(EXTRACT)
At a practical level, we know that a large percentage of American congregations are comprised primarily of senior adults, who are especially vulnerable at this time, and who probably should not be rushing back to their favorite pew the moment those sanctuary doors reopen. So what does the church look like

Without their immediate influence, without the benefit of their wisdom and experience not to mention the impact of their historic generosity?

I also like to imagine that once this is behind us, there are certain elements of congregational life that we will never take for granted again. Whether it is singing an old hymn together or sharing a donut before Sunday School, passing the peace, or just getting a hug from someone on your way into worship. Right now we are training people to sit at home on Sunday and worship on the couch in their pajamas. I suspect that is going to be a hard habit for some of us to break, but we will see.

Anchor: What other historical moments impacted the church in a similar way? The most immediate one I think of is the Black Death

Guest: That’s an interesting example. Naturally, church historians have a way of connecting the dots on these events in retrospect. Whatever is happening in the world, it should impact the church to some degree.

Mark Noll, for instance, describes the Black Death, or plague, as “wreaking havoc” in Europe in the middle of the 14th century. There was a sudden decline in population, which led to the abandonment of fertile land, which led to limited trade, which led to economic depression (which led to many other forms of depression, stress, and grief). Still, the Church held on in those days, just as it should be, suffering right alongside everybody else.
(End EXTRACT)
(DATASET EXTRACT)
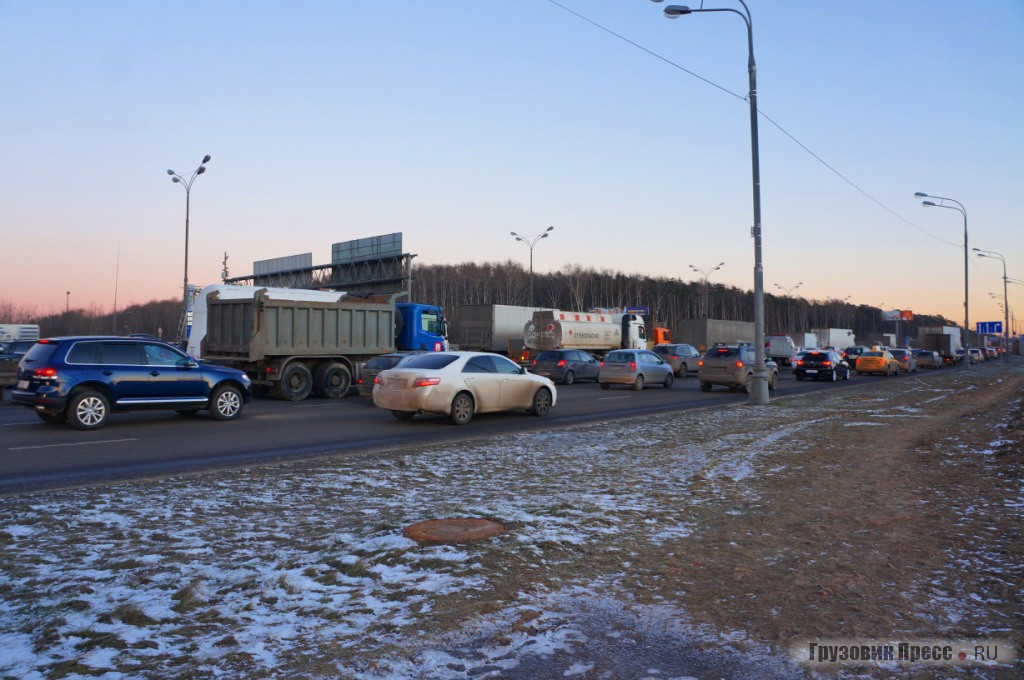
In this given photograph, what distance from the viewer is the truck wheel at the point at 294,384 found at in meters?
(End DATASET EXTRACT)
### WORK REQUEST 1
In the interview excerpt, when does Mark Noll say the Black Death was "wreaking havoc" in Europe?
### WORK REQUEST 2
Repeat the interview excerpt from "At a practical" up to and including "their historic generosity?".
### WORK REQUEST 3
Translate this sentence from the interview excerpt into Spanish: "Right now we are training people to sit at home on Sunday and worship on the couch in their pajamas."

### SOLUTION 1
In the middle of the 14th century.

### SOLUTION 2
At a practical level, we know that a large percentage of American congregations are comprised primarily of senior adults, who are especially vulnerable at this time, and who probably should not be rushing back to their favorite pew the moment those sanctuary doors reopen. So what does the church look like

Without their immediate influence, without the benefit of their wisdom and experience not to mention the impact of their historic generosity?

### SOLUTION 3
En este momento estamos enseñando a la gente a quedarse en casa el domingo y a adorar en el sofá en pijama.